__GIVEN TEXT__:
Learn more about Jamahal's work here and @theexec.

Dr. Rochelle Head-Dunham

Executive and Medical Director at Metropolitan Human Services District

What's your health equity super power?


I am an influencer in the Health Equity space.


What is a part of the system you want to tackle?


My foundation in everything I do is grounded in Equity and Excellence. Since forever, I have recognized disparity and inequity in how we as Blacks and People of Color are treated in general, and in the expectations of us, as we engage in any system in this country. Mentoring, teaching, and educating for systemic change is my sphere of influence. I create opportunities for meaningful professional and social mentorship for Blacks/POCs, people who look like me and who have the capability to, but have not yet achieved some of my accomplishments. Quietly but intentionally, that’s the way I lead and create health equity.

Learn more about Dr. Dunham's work here.

Ross Jones

Medical Director, Community Health at UF Health Jacksonville

What's your health equity super power?


Taking the nebulous vision of health equity and making tangible programs that take first steps towards that goal.


What is a part of the system you want to tackle?

__PROVIDED RECORDS__:
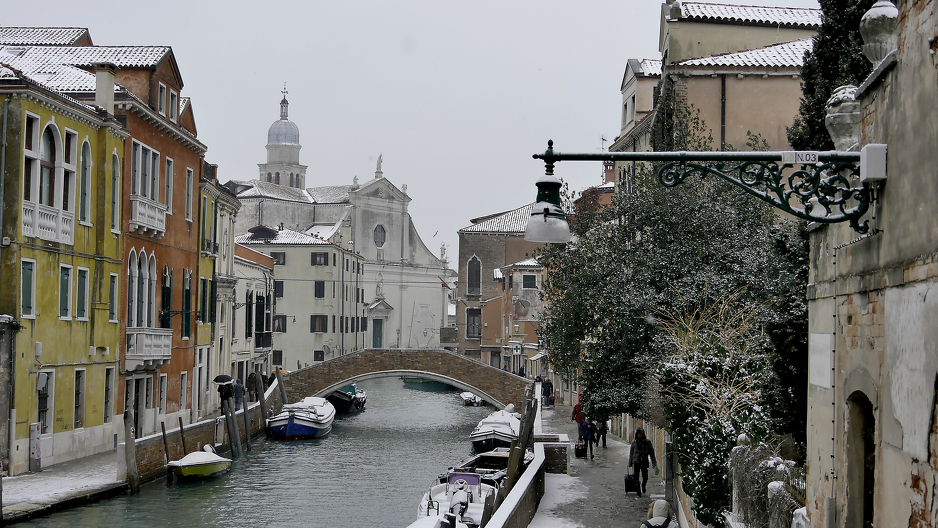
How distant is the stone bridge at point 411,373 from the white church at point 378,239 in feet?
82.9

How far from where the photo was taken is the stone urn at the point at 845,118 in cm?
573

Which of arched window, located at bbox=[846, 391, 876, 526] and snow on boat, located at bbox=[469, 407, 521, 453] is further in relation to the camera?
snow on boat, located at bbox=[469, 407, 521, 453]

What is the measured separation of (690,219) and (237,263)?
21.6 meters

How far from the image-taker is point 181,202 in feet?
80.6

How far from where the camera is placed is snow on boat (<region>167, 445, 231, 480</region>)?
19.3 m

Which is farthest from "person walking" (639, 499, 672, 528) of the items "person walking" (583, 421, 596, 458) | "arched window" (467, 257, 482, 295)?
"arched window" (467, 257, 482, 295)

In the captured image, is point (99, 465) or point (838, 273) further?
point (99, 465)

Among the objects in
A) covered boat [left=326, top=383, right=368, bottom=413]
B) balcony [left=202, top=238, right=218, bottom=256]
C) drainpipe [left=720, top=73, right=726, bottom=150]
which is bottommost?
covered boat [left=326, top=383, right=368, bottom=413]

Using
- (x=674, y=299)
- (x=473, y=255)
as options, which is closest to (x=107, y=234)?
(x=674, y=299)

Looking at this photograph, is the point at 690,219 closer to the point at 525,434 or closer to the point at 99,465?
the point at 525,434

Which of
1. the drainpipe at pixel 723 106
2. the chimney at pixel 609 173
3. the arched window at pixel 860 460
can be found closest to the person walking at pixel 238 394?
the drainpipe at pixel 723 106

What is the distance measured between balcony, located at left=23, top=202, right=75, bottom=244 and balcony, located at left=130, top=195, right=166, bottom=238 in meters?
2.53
--
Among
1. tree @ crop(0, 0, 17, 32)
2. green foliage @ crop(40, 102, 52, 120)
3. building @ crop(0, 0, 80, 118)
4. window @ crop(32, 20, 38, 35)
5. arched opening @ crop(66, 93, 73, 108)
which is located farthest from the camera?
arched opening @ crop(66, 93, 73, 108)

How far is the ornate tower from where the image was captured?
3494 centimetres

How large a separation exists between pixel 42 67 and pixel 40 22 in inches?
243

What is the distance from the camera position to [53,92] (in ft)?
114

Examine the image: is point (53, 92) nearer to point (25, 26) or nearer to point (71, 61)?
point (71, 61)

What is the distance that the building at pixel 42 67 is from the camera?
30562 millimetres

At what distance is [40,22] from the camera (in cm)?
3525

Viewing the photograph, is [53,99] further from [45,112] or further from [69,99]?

__TASK__: Which people are named in the health equity profiles? The items stand apart from the text and are unrelated to it.

__COMPLETED EXERCISE__: Jamahal, Dr. Rochelle Head-Dunham and Ross Jones